■ TO-DO LIST ■
• a. Reproduce the sewing blog excerpt below word for word, from "I Am Awesome." to "to be awesome.".
• b. Extend the sewing blog excerpt below, beginning right after its final sentence.

■ READING TEXT ■
Of course, you may point out that sitting down shopping online is pretty much par for the course lately. I really haven't been sewing much - between work, holidays, and going to the gym till the wee small hours, I'm struggling to get in the vicinity of my sewing machine, much less use it.

I've been wondering if I should take a break from blogging too, because for a craft blog, there's been a distinct lack of that going on. But inertia once again prompts me to continue blogging every night, so I suggest that if you're getting bored, assume that posts don't contain anything crafty, just the usual pointless rambly shit with an occasional affirmation thrown in. When I do something crafty, I'll put it in the title.

In the meantime, I'm off to do some maths. Not quiltmath, but something quite similar to the other quiltmath; the one you use for justifying fabric purchases. I'm going to go and talk myself into, and then back out of, and then into again, a half dozen new dresses. And then down to maybe three or four, once I'm convinced that those ones are an absolute perfect bargain and so much better value than anything I could find in the mount. That I so totally, absolutely need. Really. To go with the other dozen dresses in my wardrobe that I have never warn either, but may need to, one day...

Thursday, September 8, 2011

I Am Awesome.

I realised tonight that over the past few weeks, with worrying about friends and stuff, I forgot to regularly remind myself how awesome I am. That I can do all sorts of cool amazing things. Maybe you've forgotten about your amazingness, like a pair of very flattering jeans that got put in the wrong pile in your wardrobe. But instead of having to go through all your cupboards, your amazingness is easy to find. Is there a quilt on your bed? Did you make it? Is it seriously freaking bitchin? How about your handbag, your kid's favourite toy, a seat cover?

Even on days when I don't get anything made, I can still think of amazing projects, do beautiful maths, cook myself a delicious dinner. Straighten my hair so it looks really really nice, turn my car very smoothly into a corner. It doesn't take much to be awesome.

You've just got to be yourself.

Wednesday, September 7, 2011

Cuts and new fabrics

I like fat quarters. I've designed quite a few very easy fat quarter quilts. But I've also designed a lot of quilts that use a standard quarter. Or ones that only use 10cm of each fabric.

I tend to stash small amounts for the most part. Actually, I tend to come up with a project, buy for that and then get distracted with another project and end up with exactly the amount of fabric for a project that I'm now bored with*

When I'm going crazy stockpiling, I usually go for half a metre, unless there's only two fabrics that go together. If that's the case I'll get a metre of each, that way when I inevitably never ever find another fabric to go with them, I can just make my Two Tyred quilt again.

I find the minimum cut thing quite interesting. Fair enough for proper quilt shops to have a minimum 20cm cut. They're a little store, trying their best, and a 1cm leeway on a 10cm cut is 10% of the profit gone. But Lincraft are the same, and their profits don't really come very much from quilt fabrics. Worse are their half price specials, with 1m minimum cut. Apart from backings, who does spontaneous stockpiling of 1m cuts? Especially when they're still $10 a metre when they're half price.

■ DATA LINES ■

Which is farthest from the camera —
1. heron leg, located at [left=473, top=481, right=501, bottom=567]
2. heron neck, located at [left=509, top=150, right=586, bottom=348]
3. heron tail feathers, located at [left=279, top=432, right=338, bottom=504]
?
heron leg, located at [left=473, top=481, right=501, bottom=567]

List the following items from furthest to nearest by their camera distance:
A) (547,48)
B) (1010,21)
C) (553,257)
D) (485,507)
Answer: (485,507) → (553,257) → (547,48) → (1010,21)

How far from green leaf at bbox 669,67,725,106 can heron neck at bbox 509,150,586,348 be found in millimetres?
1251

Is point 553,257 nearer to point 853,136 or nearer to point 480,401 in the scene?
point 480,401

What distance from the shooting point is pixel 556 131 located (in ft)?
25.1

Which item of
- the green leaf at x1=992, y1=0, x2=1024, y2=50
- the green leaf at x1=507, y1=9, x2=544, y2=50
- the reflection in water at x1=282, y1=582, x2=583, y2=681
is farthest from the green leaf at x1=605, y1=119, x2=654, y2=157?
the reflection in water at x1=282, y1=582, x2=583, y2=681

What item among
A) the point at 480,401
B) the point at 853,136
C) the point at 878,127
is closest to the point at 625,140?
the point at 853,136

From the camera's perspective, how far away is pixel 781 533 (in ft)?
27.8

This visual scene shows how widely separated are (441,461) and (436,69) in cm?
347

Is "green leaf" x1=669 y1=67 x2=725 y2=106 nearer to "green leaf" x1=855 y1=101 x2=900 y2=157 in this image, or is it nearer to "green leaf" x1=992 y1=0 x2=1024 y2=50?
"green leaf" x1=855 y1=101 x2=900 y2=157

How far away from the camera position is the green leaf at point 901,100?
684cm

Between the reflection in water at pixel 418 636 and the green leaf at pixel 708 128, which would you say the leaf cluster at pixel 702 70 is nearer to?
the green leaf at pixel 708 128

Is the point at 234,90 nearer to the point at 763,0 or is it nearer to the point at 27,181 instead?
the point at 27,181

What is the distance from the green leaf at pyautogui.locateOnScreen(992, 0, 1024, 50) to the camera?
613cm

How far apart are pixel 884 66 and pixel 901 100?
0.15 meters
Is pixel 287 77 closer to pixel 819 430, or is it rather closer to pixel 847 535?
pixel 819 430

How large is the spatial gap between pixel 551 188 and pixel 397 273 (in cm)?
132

■ ANSWERS TO THE PROBLEMS ■
• a.
I Am Awesome.

I realised tonight that over the past few weeks, with worrying about friends and stuff, I forgot to regularly remind myself how awesome I am. That I can do all sorts of cool amazing things. Maybe you've forgotten about your amazingness, like a pair of very flattering jeans that got put in the wrong pile in your wardrobe. But instead of having to go through all your cupboards, your amazingness is easy to find. Is there a quilt on your bed? Did you make it? Is it seriously freaking bitchin? How about your handbag, your kid's favourite toy, a seat cover?

Even on days when I don't get anything made, I can still think of amazing projects, do beautiful maths, cook myself a delicious dinner. Straighten my hair so it looks really really nice, turn my car very smoothly into a corner. It doesn't take much to be awesome.

• b.
Spotlight have always been very good. 10cm minimum, 5cm increments, 50cm minimum on clearance fabrics. But now they've changed to 1m minimum cuts on their clearance stuff, and today, when there was a metre and 30cm left on the roll, the lady went "ergh, do you want that bit too?" I said not really but I would take it, and so I was charged for that, and when the second fabric came to the same I said "no, not really" and she seemed very miffed. If I'm already having to buy 50cm of fabric I didn't really want, why would I want to by 80cm of fabric I don't want? You're still charging me $6 a metre for it. And you didn't even have any of the black I wanted in the first place, which means I'll ahve to have a hunt through the shed. It would be much easier for me to just bring in the tubs and start putting it all on the shelves I bought for that very purpose, but they are heavy, and I am lazy, and here are many many old episodes of Angel to watch instead.

Anyway, new fabrics.

The start of yet another blue and green quilt. Not that I have a usual quilt or anything.

I absolutely cannot justify these. Except that I like them.

The only DS fabric that I liked that we didn't have at the local spotlight. None of the other yellow ones were very nice.
Two batiks and a Michael Miller I would now have about 4 metres of, except, well, I can't find any of it.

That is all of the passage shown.